Input for this task section start

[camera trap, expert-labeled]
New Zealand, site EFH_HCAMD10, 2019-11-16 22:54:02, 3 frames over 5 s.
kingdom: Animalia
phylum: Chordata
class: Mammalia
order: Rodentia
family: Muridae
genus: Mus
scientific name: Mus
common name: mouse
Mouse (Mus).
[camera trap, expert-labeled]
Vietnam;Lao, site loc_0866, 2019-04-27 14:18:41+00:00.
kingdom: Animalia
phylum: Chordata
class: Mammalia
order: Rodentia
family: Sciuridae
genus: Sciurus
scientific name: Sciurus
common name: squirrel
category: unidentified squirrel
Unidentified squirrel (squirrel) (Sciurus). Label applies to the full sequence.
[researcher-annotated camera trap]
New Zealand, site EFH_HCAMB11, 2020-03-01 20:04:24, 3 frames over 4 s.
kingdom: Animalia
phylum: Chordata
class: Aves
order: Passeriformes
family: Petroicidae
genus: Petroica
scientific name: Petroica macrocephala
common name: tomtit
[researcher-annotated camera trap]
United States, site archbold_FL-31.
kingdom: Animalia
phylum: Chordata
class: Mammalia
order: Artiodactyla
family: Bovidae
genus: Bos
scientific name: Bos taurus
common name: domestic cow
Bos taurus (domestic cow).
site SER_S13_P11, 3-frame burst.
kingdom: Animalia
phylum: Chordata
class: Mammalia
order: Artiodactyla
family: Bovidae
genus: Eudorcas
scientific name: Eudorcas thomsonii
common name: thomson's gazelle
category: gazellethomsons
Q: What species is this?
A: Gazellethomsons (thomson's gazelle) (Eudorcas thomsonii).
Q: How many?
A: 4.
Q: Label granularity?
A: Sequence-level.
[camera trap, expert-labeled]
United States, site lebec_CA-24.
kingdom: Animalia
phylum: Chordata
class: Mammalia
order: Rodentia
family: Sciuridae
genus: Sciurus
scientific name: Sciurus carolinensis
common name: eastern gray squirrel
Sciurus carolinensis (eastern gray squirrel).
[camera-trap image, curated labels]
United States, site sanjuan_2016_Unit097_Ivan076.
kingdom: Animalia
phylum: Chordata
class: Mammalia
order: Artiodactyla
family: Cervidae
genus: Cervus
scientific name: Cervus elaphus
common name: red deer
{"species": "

Input for this task section end

■ **What you are asked to do**
Taking the records above, retype every line from the one with "site SER_S13_P11, 3-frame burst." down to the one with "A: Sequence-level.", exactly and with nothing else.

■ **Solution for this problem**
site SER_S13_P11, 3-frame burst.
kingdom: Animalia
phylum: Chordata
class: Mammalia
order: Artiodactyla
family: Bovidae
genus: Eudorcas
scientific name: Eudorcas thomsonii
common name: thomson's gazelle
category: gazellethomsons
Q: What species is this?
A: Gazellethomsons (thomson's gazelle) (Eudorcas thomsonii).
Q: How many?
A: 4.
Q: Label granularity?
A: Sequence-level.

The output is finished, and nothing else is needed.